Velo Protocol (VELO), a Layer 1 financial protocol for international transactions, has published a MiCA-compliant white paper, thereby meeting the disclosure requirements of the EU Regulation 2023/1114. This is a prerequisite for public token offers and for admission to European trading venues.
According to AInvest, the white paper is in machine-readable iXBRL format, a technical standard required by the ESMA taxonomy for MiCA white papers. It contains detailed information on token characteristics, governance structures, risks, energy consumption and other content requirements.

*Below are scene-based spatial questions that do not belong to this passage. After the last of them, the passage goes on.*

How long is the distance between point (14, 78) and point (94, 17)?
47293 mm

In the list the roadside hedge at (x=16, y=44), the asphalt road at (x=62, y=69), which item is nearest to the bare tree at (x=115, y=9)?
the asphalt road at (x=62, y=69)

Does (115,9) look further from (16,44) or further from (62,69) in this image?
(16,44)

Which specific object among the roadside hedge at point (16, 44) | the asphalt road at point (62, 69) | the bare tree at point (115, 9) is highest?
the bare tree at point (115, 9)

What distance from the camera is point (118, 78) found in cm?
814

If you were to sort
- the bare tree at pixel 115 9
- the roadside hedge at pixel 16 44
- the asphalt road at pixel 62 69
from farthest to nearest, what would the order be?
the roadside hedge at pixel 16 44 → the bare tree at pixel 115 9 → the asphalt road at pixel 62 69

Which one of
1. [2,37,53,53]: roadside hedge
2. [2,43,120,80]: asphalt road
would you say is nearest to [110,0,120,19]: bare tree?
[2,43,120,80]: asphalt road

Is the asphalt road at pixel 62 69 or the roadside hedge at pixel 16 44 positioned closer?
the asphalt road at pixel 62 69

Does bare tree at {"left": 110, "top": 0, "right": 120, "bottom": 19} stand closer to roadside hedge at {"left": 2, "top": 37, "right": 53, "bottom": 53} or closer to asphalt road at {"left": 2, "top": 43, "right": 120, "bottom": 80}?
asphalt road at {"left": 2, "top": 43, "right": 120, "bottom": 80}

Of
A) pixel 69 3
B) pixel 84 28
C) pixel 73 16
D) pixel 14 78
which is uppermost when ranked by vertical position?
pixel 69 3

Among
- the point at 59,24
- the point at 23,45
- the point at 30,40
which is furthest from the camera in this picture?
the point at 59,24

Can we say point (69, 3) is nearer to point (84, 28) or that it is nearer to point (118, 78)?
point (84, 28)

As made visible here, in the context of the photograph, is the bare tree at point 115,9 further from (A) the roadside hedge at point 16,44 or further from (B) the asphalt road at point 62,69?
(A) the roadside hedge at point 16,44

The MiCA White Paper is a mandatory disclosure for applicants. But its very existence does not give the publishers any special official status compared to companies that cannot produce a white paper.
Nevertheless, the publication marks a clear distinction between projects that are simply exploring the EU market and those that are actively working towards market entry.

The white paper documents the compliance of future applicants, it increases the likelihood of a listing on the EU crypto exchanges and it provides them with a professional presentation to future institutional investors in advance.
The MiCA rules require that white papers be published in inline XBRL format. VELO already meets this requirement – a signal to regulators and partners that the project is technically and organizationally “MiCA‑ready”.
Nevertheless, the white paper should not be confused with an official license application. It’s just a regulatory disclosure, but it carries some weight. VELO has thus created the basis for the license application to be very likely to be approved.
MiCA creates a unified EU crypto market. Projects that are compliant at an early stage benefit from EU passporting, clear rules for issuing and trading as well as ESG transparency – ideal conditions for gaining the trust of investors.
VELO follows the pattern of Circle (USDC/EURC), which relied on EU regulation very early on, when this was not yet a mandatory event.